Lodge Kerrigan’s third feature is a fine portrait of madness in the modern city and one that’s marked by a frenetic, possessed performance from Damien Lewis in a title role that barely sees him leave the screen for a second. Kerrigan’s style of storytelling is to leap in and stay close: an agitated thirtysomething, William Keane (Lewis), is showing a photo of his young daughter to the ticket sellers at a New York bus station and explaining, with the help of a newspaper cutting, that he lost her at the same spot a year before. He wanders around the station, muttering wildly to himself and desperately trying to retrace his steps on the day that he lost his child. The camera stays close to Lewis – so close that you can almost smell his breath – and it’s only some minutes later, when our subject walks dangerously between cars and hollers his daughter’s name – ‘Sophie! Sophie!’ – that we recognise him as the type of person we see all the time in the city and usually dismiss as just another nutter.
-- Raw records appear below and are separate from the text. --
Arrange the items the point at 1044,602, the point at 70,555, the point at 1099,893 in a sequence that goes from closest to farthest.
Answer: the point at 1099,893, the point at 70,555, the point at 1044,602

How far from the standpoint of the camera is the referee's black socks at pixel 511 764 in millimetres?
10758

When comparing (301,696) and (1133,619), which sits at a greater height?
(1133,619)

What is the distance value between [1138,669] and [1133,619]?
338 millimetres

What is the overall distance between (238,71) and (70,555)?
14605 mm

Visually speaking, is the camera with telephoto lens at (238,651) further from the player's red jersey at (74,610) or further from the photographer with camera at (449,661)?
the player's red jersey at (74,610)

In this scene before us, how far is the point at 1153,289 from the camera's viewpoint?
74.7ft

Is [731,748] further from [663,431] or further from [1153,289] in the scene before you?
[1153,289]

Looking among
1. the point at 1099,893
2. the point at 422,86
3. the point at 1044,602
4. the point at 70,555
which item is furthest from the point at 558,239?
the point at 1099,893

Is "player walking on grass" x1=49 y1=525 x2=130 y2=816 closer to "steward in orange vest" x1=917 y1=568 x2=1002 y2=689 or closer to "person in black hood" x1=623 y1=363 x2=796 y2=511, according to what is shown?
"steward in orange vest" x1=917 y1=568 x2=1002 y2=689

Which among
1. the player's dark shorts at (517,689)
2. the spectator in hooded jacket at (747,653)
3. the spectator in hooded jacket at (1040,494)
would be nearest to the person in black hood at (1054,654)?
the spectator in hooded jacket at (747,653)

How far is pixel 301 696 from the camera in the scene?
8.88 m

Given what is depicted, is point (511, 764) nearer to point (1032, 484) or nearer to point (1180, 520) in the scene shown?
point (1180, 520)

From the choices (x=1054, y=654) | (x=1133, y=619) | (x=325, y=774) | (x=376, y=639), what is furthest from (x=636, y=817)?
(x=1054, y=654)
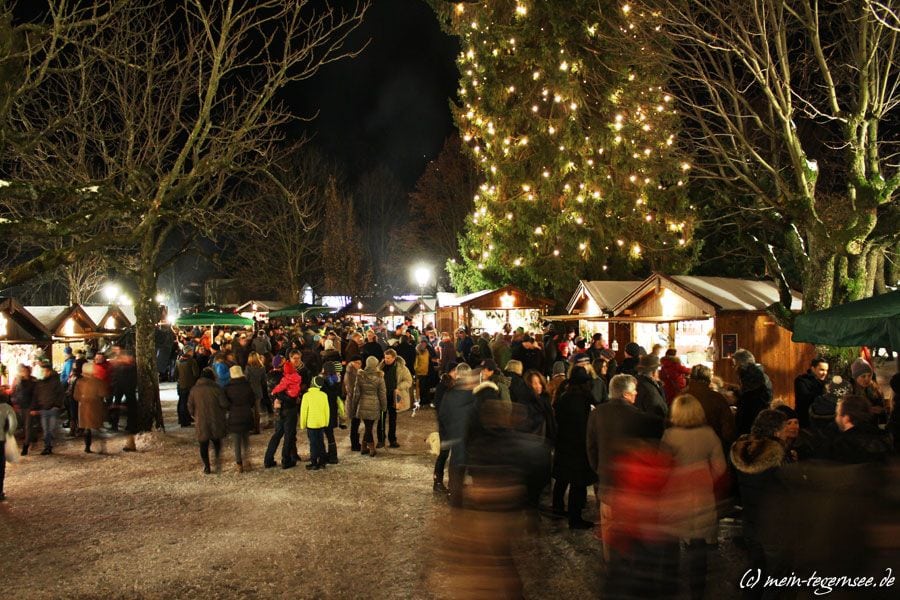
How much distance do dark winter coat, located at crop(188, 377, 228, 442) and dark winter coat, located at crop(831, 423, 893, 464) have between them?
816 centimetres

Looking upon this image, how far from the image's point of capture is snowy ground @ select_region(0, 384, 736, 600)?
6.00 metres

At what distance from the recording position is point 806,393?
832 cm

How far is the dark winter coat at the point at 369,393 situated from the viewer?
1085 centimetres

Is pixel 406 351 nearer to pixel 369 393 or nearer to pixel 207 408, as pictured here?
pixel 369 393

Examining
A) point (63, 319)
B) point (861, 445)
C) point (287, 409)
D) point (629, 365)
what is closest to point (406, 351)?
point (287, 409)

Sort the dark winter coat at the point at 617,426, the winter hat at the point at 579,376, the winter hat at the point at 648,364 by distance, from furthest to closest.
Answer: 1. the winter hat at the point at 648,364
2. the winter hat at the point at 579,376
3. the dark winter coat at the point at 617,426

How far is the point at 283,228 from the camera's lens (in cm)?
4403

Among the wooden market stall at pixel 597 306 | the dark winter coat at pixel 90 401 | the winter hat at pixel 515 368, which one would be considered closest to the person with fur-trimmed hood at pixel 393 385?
the winter hat at pixel 515 368

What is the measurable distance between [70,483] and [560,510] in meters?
7.06

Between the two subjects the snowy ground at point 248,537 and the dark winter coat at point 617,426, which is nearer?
the dark winter coat at point 617,426

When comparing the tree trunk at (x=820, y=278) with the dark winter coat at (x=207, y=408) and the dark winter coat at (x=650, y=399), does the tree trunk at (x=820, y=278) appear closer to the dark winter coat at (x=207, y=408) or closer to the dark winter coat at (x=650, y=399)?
the dark winter coat at (x=650, y=399)

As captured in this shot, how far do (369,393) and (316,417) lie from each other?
3.40 ft

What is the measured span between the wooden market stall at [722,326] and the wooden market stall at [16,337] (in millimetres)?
14810

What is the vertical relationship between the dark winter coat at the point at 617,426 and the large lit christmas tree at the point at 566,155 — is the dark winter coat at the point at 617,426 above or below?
below
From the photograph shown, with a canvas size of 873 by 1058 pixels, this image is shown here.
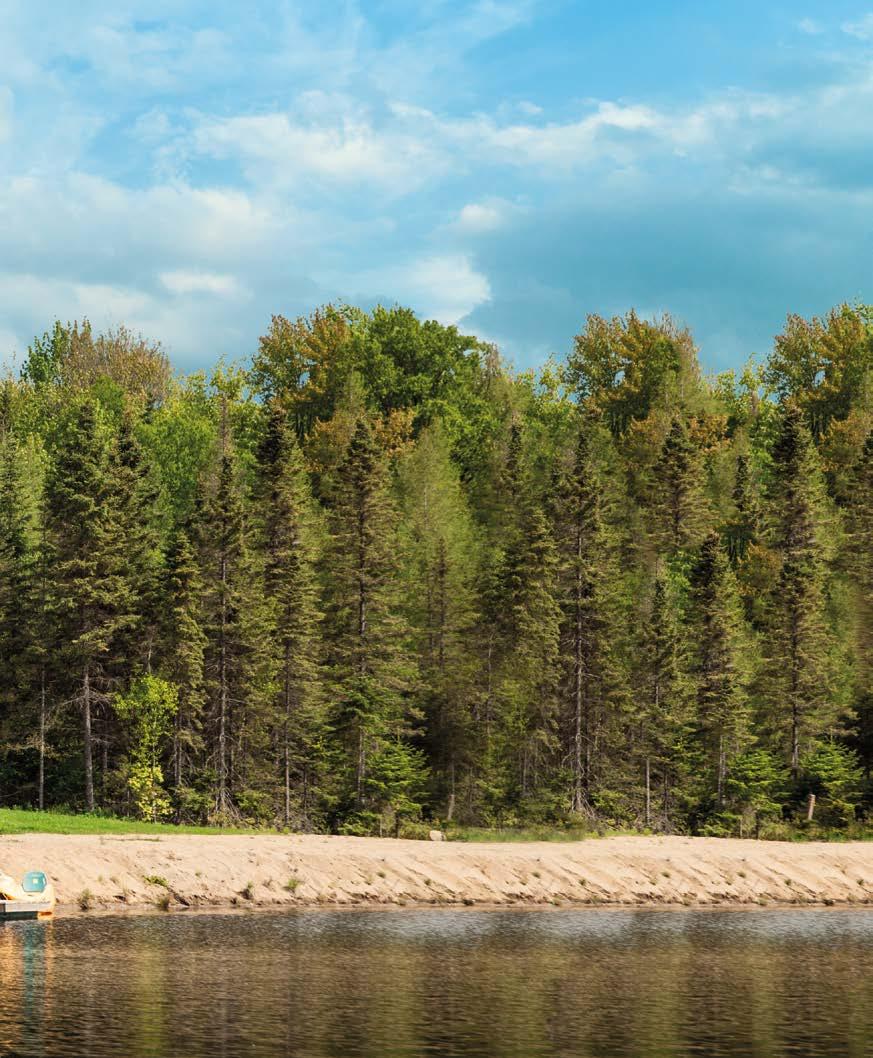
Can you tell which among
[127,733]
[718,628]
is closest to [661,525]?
[718,628]

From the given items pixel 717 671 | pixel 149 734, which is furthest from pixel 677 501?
pixel 149 734

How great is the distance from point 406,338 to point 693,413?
2671 cm

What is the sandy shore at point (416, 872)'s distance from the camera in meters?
50.2

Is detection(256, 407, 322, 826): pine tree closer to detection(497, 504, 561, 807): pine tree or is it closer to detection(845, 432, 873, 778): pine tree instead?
detection(497, 504, 561, 807): pine tree

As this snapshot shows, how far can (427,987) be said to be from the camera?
35281 millimetres

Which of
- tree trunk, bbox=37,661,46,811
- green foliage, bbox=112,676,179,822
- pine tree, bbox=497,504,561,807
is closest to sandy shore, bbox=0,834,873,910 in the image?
green foliage, bbox=112,676,179,822

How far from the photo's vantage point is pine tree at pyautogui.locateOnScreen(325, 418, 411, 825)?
7769 cm

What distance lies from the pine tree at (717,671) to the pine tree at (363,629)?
1743cm

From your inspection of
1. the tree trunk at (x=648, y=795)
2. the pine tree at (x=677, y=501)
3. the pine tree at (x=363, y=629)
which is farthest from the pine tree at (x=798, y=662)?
the pine tree at (x=363, y=629)

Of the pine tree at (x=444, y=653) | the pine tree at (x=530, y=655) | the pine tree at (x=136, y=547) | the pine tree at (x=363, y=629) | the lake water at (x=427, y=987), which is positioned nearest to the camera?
the lake water at (x=427, y=987)

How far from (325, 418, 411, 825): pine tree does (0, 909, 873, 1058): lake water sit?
2753 centimetres

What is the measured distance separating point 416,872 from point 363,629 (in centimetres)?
2657

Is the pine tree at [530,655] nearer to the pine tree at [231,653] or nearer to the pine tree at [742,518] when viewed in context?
the pine tree at [231,653]

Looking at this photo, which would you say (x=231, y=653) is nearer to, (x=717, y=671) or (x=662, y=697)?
(x=662, y=697)
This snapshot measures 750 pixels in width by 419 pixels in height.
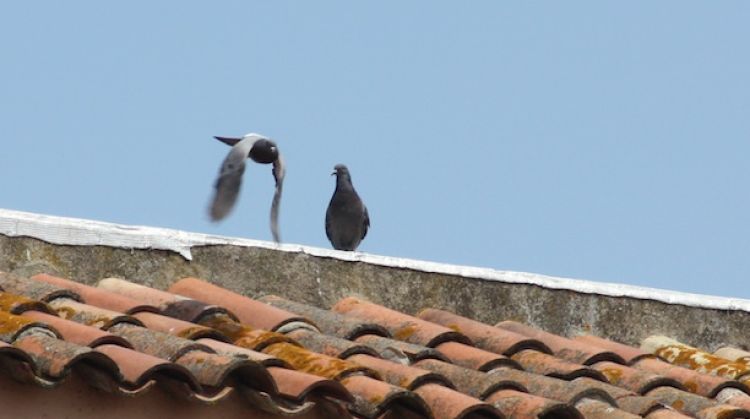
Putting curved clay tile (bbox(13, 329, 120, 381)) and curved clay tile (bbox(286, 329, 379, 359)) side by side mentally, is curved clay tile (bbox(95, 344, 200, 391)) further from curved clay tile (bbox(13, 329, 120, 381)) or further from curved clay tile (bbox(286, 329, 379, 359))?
curved clay tile (bbox(286, 329, 379, 359))

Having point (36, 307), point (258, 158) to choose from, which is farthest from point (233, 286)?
point (36, 307)

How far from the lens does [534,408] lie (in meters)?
4.09

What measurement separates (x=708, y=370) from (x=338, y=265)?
1330 mm

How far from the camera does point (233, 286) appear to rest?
553 centimetres

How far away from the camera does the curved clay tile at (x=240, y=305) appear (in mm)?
4738

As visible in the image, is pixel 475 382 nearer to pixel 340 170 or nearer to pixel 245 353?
pixel 245 353

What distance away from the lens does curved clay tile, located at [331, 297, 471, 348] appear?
197 inches

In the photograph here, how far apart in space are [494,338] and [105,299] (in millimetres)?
1285

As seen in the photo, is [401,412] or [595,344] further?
[595,344]

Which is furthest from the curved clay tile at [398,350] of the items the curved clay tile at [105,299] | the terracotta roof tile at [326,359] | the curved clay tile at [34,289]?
the curved clay tile at [34,289]

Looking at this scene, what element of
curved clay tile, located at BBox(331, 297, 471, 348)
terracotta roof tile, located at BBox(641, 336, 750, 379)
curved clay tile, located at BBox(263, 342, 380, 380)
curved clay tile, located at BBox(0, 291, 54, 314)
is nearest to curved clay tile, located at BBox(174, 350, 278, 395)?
curved clay tile, located at BBox(263, 342, 380, 380)

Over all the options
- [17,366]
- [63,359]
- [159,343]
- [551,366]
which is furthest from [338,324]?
[17,366]

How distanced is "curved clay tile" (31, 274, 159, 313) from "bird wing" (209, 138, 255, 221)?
95 centimetres

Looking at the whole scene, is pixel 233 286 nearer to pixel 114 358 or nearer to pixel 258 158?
pixel 258 158
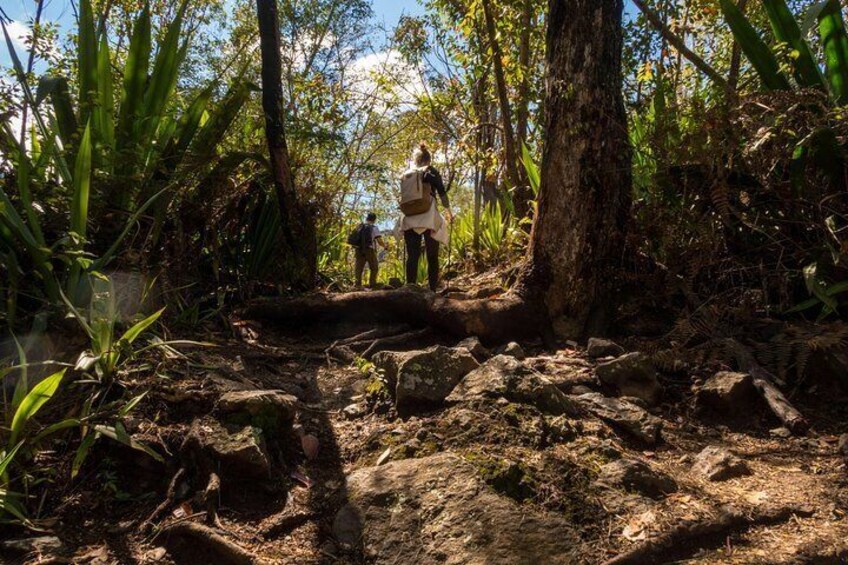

Kerrigan’s goal is to play with our preconceptions of madness by only ever allowing our impressions of Keane to be as steady as Keane’s mental state. Later in the film, when he befriends a mother (Amy Ryan) and daughter (Abigail Breslin) who live in the same cheap hotel, Keane seems calm, reasonable, loving, but our knowledge of his earlier violence disturbs us, not least when he appears at his most tender, tucking the little girl into bed or helping her to shampoo her hair. Kerrigan’s New York is a bleak place that consumes its weaker souls whole. If you can make it here, Kerrigan argues, you’re one lucky fellow.